--- TEXTAUSZUG ---
Empowerment Blog
Aus der Reihe: Transaktionsanalyse & diskriminierungssensible Beratung (Blogartikel 2 von 7)
Diskriminierungsbewusste Beratung &
die ICH-Zustände der Transaktionsanalyse
Am Beispiel von Selbstbezeichnungen ODER "Warum sollte ich denn Selbstbezeichnungen verwenden?!"
Einführung
Um diskriminierungsbewusst und diversitätssensible beraten zu können, braucht man eine Reihe an Schlüsselkompetenzen. Diese Form der Beratung erfordert nicht nur fachliche Expertise, sondern auch eine tiefe Reflexion über eigene Vorurteile, soziale Prägungen und die Dynamiken von Macht und Privilegien.
In meiner Weiterbildung: "Diskriminierungsbewusste & diversitäsbewusste Beratung" setze ich auf klassische Theorien und Methoden wie die Transaktionsanalyse (TA), um diese Kompetenzen zu fördern und praxisnah anzuwenden.
---
=== AUFGABENSTELLUNG 1 ===
Kopiere aus dem Textauszug über diskriminierungsbewusste Beratung wortgetreu die Passage, die mit „Empowerment Blog“ beginnt und mit „Macht und Privilegien.“ endet.
--- EINGABEDATEN ---
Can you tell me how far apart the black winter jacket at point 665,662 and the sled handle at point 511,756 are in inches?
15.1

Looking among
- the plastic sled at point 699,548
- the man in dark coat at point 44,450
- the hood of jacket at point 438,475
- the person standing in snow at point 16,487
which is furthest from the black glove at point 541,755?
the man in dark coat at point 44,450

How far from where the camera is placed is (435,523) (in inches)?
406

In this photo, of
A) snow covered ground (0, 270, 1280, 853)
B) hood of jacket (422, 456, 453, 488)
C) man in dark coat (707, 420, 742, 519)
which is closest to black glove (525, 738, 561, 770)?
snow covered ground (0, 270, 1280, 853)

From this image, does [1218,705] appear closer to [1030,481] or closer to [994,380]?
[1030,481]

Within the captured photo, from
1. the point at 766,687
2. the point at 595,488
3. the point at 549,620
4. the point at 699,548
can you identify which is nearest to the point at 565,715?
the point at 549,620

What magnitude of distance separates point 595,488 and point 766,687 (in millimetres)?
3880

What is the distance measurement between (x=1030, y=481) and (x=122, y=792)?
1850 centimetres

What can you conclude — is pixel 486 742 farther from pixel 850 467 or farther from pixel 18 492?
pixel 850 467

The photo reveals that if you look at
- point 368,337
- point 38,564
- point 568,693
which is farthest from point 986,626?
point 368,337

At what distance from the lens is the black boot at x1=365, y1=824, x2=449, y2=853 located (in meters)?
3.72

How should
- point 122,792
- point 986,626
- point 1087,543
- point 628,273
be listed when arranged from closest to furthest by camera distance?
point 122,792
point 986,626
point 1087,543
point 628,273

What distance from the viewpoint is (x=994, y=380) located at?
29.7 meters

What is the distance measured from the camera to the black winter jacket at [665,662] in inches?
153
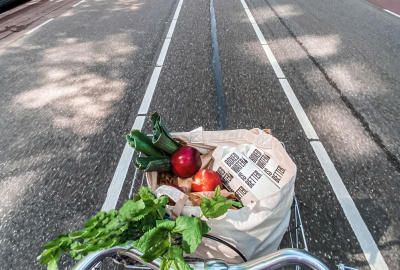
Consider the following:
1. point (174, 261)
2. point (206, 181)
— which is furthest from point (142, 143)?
point (174, 261)

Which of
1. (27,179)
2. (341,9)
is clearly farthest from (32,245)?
(341,9)

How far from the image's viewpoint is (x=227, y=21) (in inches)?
286

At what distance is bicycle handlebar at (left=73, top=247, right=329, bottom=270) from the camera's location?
3.49ft

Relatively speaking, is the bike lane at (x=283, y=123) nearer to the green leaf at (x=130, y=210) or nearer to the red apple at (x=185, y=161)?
the red apple at (x=185, y=161)

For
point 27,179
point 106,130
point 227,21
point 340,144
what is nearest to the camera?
point 27,179

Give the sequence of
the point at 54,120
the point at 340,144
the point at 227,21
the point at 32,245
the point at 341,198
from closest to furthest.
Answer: the point at 32,245 < the point at 341,198 < the point at 340,144 < the point at 54,120 < the point at 227,21

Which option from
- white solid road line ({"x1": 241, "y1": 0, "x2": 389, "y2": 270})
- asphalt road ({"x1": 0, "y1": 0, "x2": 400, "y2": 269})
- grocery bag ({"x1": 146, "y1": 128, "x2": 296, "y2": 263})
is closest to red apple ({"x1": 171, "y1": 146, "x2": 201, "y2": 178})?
grocery bag ({"x1": 146, "y1": 128, "x2": 296, "y2": 263})

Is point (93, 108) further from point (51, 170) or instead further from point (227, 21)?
point (227, 21)

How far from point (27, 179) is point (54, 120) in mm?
1100

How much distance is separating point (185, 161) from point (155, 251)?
866 mm

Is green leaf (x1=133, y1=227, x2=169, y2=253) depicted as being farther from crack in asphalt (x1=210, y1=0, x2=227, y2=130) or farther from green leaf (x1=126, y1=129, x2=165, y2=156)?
crack in asphalt (x1=210, y1=0, x2=227, y2=130)

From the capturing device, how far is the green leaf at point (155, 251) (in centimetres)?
101

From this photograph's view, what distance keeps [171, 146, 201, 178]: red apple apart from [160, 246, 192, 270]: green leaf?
33.8 inches

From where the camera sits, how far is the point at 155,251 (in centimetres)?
102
---
=== AUFGABENSTELLUNG 2 ===
Wiederhole aus den Zeilen nach dem Textauszug wortgetreu den Abschnitt, der mit der Zeile mit „How much distance“ beginnt und mit der letzten dieser Zeilen endet, beide eingeschlossen.

=== ANTWORT 1 ===
Empowerment Blog
Aus der Reihe: Transaktionsanalyse & diskriminierungssensible Beratung (Blogartikel 2 von 7)
Diskriminierungsbewusste Beratung &
die ICH-Zustände der Transaktionsanalyse
Am Beispiel von Selbstbezeichnungen ODER "Warum sollte ich denn Selbstbezeichnungen verwenden?!"
Einführung
Um diskriminierungsbewusst und diversitätssensible beraten zu können, braucht man eine Reihe an Schlüsselkompetenzen. Diese Form der Beratung erfordert nicht nur fachliche Expertise, sondern auch eine tiefe Reflexion über eigene Vorurteile, soziale Prägungen und die Dynamiken von Macht und Privilegien.

=== ANTWORT 2 ===
How much distance is separating point (185, 161) from point (155, 251)?
866 mm

Is green leaf (x1=133, y1=227, x2=169, y2=253) depicted as being farther from crack in asphalt (x1=210, y1=0, x2=227, y2=130) or farther from green leaf (x1=126, y1=129, x2=165, y2=156)?
crack in asphalt (x1=210, y1=0, x2=227, y2=130)

From the capturing device, how far is the green leaf at point (155, 251) (in centimetres)?
101

From this photograph's view, what distance keeps [171, 146, 201, 178]: red apple apart from [160, 246, 192, 270]: green leaf?
33.8 inches

From where the camera sits, how far is the point at 155,251 (in centimetres)?
102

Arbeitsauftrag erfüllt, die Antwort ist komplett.